“The secret of change is to focus all your energy not on fighting the old, but on building the new.”
-Socrates

We can’t ignore disruption. It impacts every single industry and if you think your business is immune, it will impact you hardest.

We can’t stop it, but we shouldn’t fear it, instead we should prepare for it. Here are the three best ways that you can prepare your company, while making more money in the process:

Think Like a Startup:

Starting a company teaches us about vigilance: we track every dollar, question every expenditure, and consider every new option for growth. But as our business grows, vigilance often falls away. We accumulate expenses with dwindling ROI, fail to motivate our employees like we used to, and fall into routine.

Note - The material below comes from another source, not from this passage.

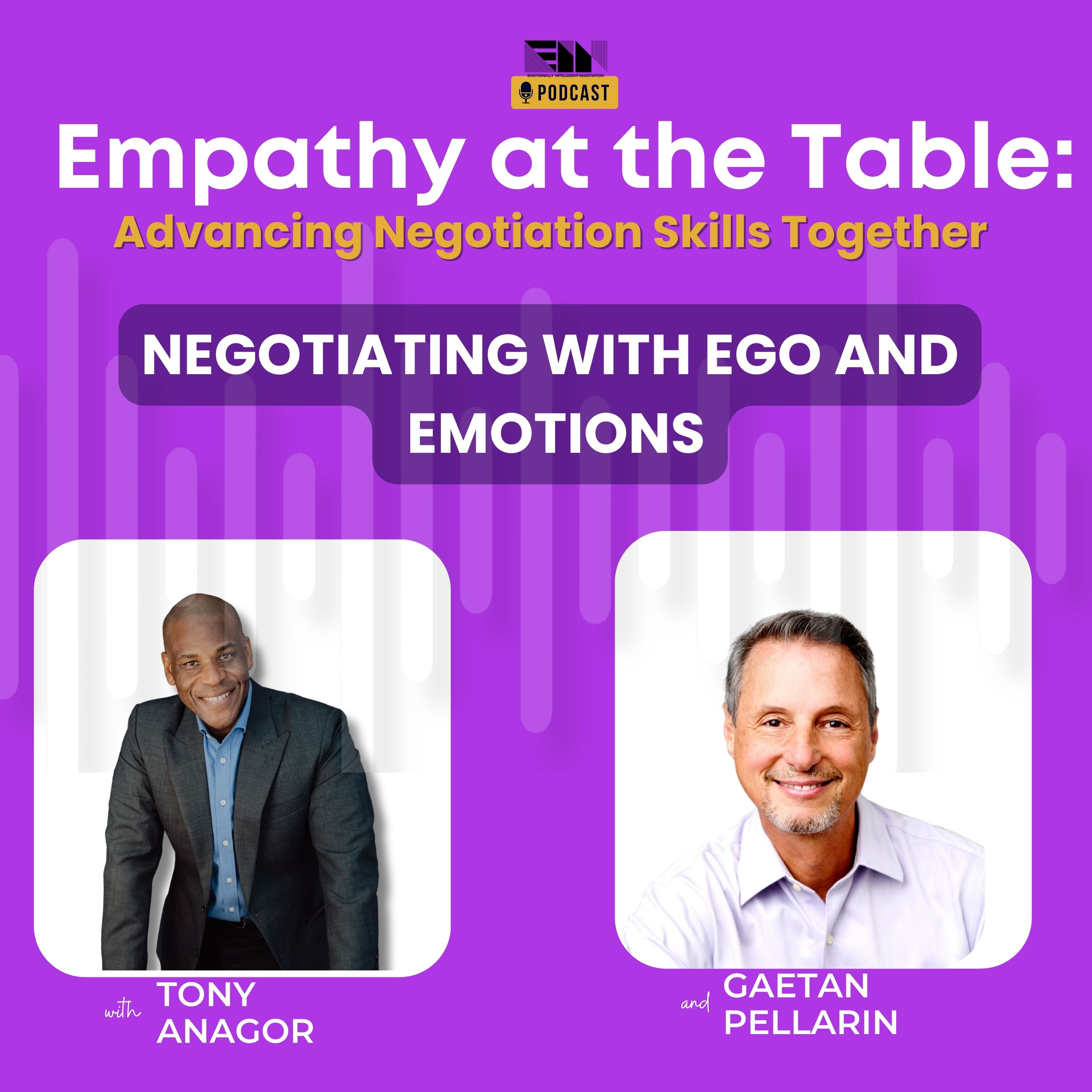 Empathy at the Table: Real Conversations with People who Negotiate Every Day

Technology is emerging all around us at unprecedented rates. Make it your job to be hyper-aware of it. Try to take at least a couple hours per week to read, learn, and think about how to adapt to the emerging technologies to prepare for the possible industry disruptions.

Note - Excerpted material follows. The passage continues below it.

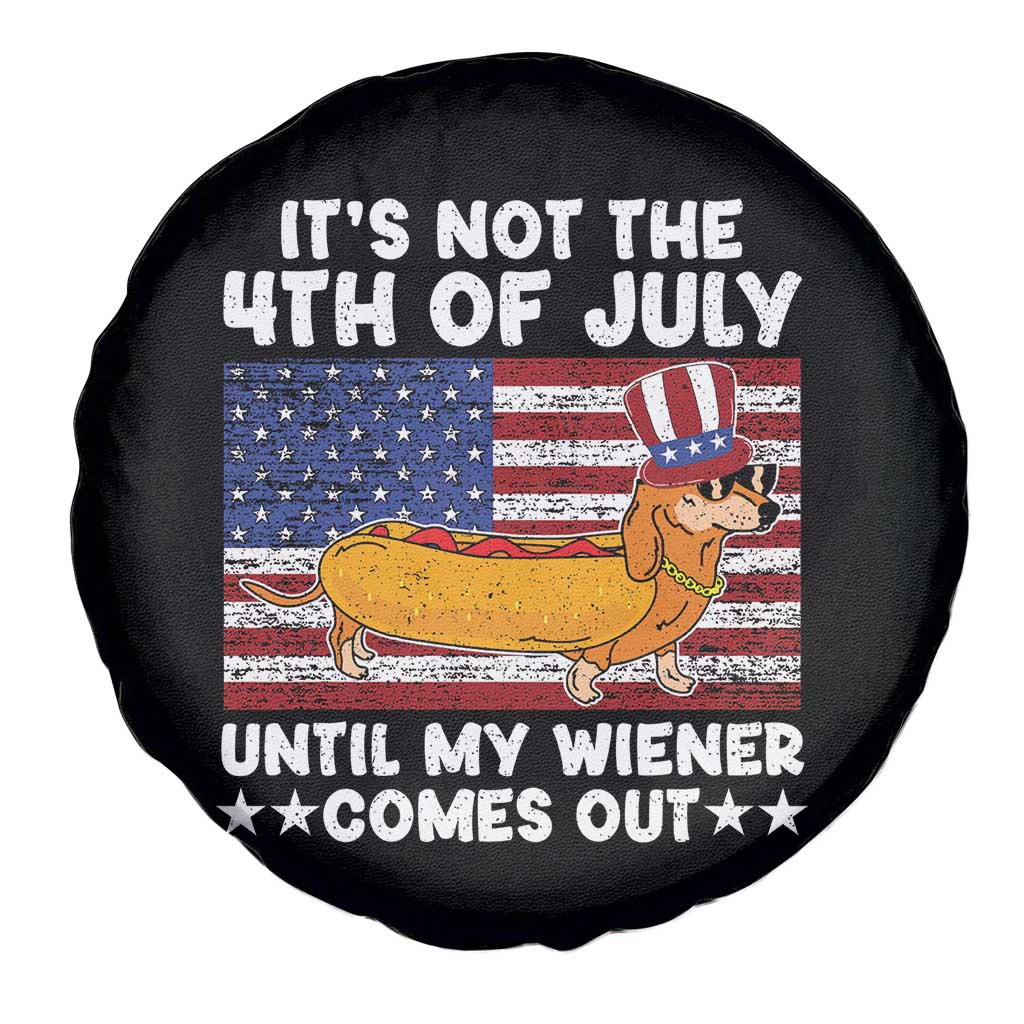 It's Not 4th of July Until My Wiener Comes Out Spare Tire Cover Funny Fourth of July Hotdog Lover - Wonder Print Shop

Get back to thinking about the essence of your business model. What need are you satisfying? How could you satisfy that need most efficiently? Go back to scrutinizing every dollar and think like a startup again, using those fresh ideas as new motivation.

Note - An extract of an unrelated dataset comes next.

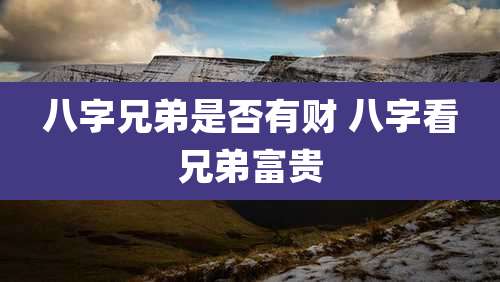 八字兄弟是否有财 八字看兄弟富贵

Don’t Neglect Your Lower-Paying Customers:

disruption - customer paying and businessman looking at graph

It’s human nature to follow the money. Industries typically begin with a wide spectrum of customers. As time goes on, we tend to focus on the increasingly narrow segment of customers with the highest ROI, often without even realizing we’re doing so.

This leaves an increasingly growing number of customers out in the cold, who can’t afford the higher prices that successful industries gravitate towards. Those who keep paying-in start to feel taken for granted, providing the bread and butter while businesses focus on the richer jam.

Technology allows potential disruptors to reach those neglected customers quickly, pulling them away from you before you even notice.

Is your industry neglecting a large number of customers? Have you been catering your products and services to the minority? If so, you may want to strategize on how to better include your ignored “bread-and-butters”.

Stay Nimble:

If we were to read a list of established businesses that disruption managed to bury, we realize that many of them had the option to adapt, but chose not to. They were doing just fine doing with what they’d always done.

Disruption teaches us two things:

  1. No industry is safe, no matter the size.
  2. Flexibility works better than fear.

Don’t be scared of disruption, be adaptive to it. Never be satisfied doing the same thing, day in and day out. In a world as rapidly changing as ours, comfortability means you’re falling behind.

Always ask yourself: how can my business do better? How can we service all customers better? How can we improve processes for a better bottom line? How can we use technology smartly to be proactive against the inevitability of change?